__What is expected__
Rewrite the records, from the line containing "Relative to [284,56]" through the end of the records (both ends included), as a two-column CSV with the columns "text" and "answer". Give one row per record, put each field in double quotes with its line breaks replaced by spaces, and leave the pictures out.
>> START Records for the task
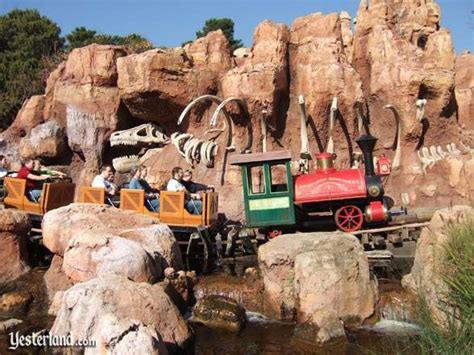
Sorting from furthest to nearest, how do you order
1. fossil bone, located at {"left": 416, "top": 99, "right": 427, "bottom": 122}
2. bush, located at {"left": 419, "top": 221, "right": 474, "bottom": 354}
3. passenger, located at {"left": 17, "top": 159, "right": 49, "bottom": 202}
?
1. fossil bone, located at {"left": 416, "top": 99, "right": 427, "bottom": 122}
2. passenger, located at {"left": 17, "top": 159, "right": 49, "bottom": 202}
3. bush, located at {"left": 419, "top": 221, "right": 474, "bottom": 354}

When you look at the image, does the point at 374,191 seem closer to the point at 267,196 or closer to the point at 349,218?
the point at 349,218

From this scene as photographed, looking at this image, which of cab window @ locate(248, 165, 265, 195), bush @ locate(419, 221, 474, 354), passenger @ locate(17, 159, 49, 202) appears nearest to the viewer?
bush @ locate(419, 221, 474, 354)

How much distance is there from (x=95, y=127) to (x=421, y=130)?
36.4ft

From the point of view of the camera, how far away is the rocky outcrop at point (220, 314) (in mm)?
7117

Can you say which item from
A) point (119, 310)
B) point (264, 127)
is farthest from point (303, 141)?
point (119, 310)

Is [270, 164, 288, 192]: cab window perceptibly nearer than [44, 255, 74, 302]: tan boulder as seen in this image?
No

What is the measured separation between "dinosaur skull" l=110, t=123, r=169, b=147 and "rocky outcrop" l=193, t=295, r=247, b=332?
445 inches

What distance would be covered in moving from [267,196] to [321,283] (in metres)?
3.74

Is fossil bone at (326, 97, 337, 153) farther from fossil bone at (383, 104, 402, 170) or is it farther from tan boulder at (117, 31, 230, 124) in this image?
tan boulder at (117, 31, 230, 124)

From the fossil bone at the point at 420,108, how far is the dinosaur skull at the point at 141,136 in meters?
8.60

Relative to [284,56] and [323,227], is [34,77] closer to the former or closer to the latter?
[284,56]

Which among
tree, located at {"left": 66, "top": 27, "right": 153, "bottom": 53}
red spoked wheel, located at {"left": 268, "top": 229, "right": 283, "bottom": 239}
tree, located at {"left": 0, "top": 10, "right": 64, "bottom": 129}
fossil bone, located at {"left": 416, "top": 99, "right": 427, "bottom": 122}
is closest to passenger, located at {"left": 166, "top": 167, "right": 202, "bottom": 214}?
red spoked wheel, located at {"left": 268, "top": 229, "right": 283, "bottom": 239}

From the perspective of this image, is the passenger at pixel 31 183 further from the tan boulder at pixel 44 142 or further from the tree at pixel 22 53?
the tree at pixel 22 53

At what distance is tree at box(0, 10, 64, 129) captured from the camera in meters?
27.7
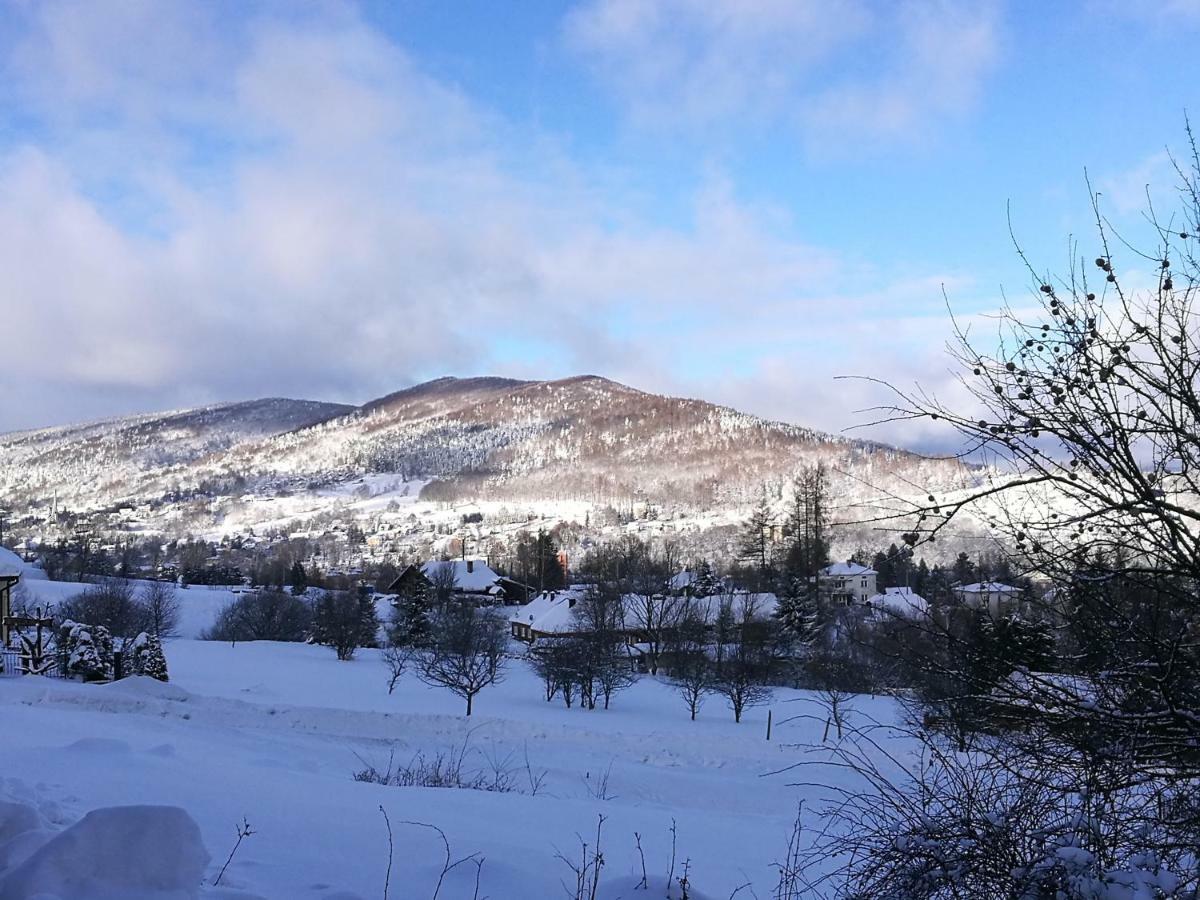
>> END Records for the task
__Answer to the exercise__
text,answer
"Relative to [284,56] and [323,227], is [34,77] closer to the former or closer to the latter?","[284,56]"
"Which among tree, located at {""left"": 66, ""top"": 27, ""right"": 153, ""bottom"": 53} red spoked wheel, located at {""left"": 268, ""top"": 229, ""right"": 283, ""bottom"": 239} tree, located at {""left"": 0, ""top"": 10, ""right"": 64, ""bottom"": 129} fossil bone, located at {""left"": 416, ""top"": 99, ""right"": 427, ""bottom"": 122} is closest to passenger, located at {""left"": 166, ""top"": 167, ""right"": 202, ""bottom"": 214}?","red spoked wheel, located at {""left"": 268, ""top"": 229, ""right"": 283, ""bottom"": 239}"
"From the perspective of this image, is the passenger at pixel 31 183 further from the tan boulder at pixel 44 142 or further from the tree at pixel 22 53?","the tree at pixel 22 53"
"At what distance is tree at box(0, 10, 64, 129) captured from the camera in meters?","27.7"